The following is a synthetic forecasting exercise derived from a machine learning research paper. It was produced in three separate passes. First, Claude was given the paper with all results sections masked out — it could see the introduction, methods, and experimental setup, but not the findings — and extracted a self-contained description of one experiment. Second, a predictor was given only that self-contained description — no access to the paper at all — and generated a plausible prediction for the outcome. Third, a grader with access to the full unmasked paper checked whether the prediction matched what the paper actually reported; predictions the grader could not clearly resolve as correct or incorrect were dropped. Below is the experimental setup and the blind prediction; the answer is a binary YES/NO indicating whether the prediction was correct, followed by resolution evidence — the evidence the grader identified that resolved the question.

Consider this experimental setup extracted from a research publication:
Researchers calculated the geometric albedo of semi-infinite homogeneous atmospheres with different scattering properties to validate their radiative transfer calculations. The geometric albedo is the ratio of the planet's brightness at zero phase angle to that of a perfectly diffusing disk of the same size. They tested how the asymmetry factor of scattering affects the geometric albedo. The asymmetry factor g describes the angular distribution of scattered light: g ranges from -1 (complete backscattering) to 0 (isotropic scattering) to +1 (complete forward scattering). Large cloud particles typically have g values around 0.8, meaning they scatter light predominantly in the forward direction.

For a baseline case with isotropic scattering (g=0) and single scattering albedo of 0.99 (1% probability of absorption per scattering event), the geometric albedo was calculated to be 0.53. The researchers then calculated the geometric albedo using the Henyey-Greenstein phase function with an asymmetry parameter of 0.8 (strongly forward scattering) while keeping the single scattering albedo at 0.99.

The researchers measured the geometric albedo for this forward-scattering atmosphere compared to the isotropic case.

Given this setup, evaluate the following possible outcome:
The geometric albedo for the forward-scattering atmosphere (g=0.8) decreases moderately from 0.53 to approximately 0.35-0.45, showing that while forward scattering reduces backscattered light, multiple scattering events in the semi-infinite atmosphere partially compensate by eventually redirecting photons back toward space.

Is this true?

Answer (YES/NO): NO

## PROBLEM TO SOLVE
An acceptable answer repeats every entry exactly, with nothing omitted.

## YOUR SOLUTION
The following is a synthetic forecasting exercise derived from a machine learning research paper. It was produced in three separate passes. First, Claude was given the paper with all results sections masked out — it could see the introduction, methods, and experimental setup, but not the findings — and extracted a self-contained description of one experiment. Second, a predictor was given only that self-contained description — no access to the paper at all — and generated a plausible prediction for the outcome. Third, a grader with access to the full unmasked paper checked whether the prediction matched what the paper actually reported; predictions the grader could not clearly resolve as correct or incorrect were dropped. Below is the experimental setup and the blind prediction; the answer is a binary YES/NO indicating whether the prediction was correct, followed by resolution evidence — the evidence the grader identified that resolved the question.

Consider this experimental setup extracted from a research publication:
Researchers calculated the geometric albedo of semi-infinite homogeneous atmospheres with different scattering properties to validate their radiative transfer calculations. The geometric albedo is the ratio of the planet's brightness at zero phase angle to that of a perfectly diffusing disk of the same size. They tested how the asymmetry factor of scattering affects the geometric albedo. The asymmetry factor g describes the angular distribution of scattered light: g ranges from -1 (complete backscattering) to 0 (isotropic scattering) to +1 (complete forward scattering). Large cloud particles typically have g values around 0.8, meaning they scatter light predominantly in the forward direction.

For a baseline case with isotropic scattering (g=0) and single scattering albedo of 0.99 (1% probability of absorption per scattering event), the geometric albedo was calculated to be 0.53. The researchers then calculated the geometric albedo using the Henyey-Greenstein phase function with an asymmetry parameter of 0.8 (strongly forward scattering) while keeping the single scattering albedo at 0.99.

The researchers measured the geometric albedo for this forward-scattering atmosphere compared to the isotropic case.

Given this setup, evaluate the following possible outcome:
The geometric albedo for the forward-scattering atmosphere (g=0.8) decreases moderately from 0.53 to approximately 0.35-0.45, showing that while forward scattering reduces backscattered light, multiple scattering events in the semi-infinite atmosphere partially compensate by eventually redirecting photons back toward space.

Is this true?

Answer (YES/NO): NO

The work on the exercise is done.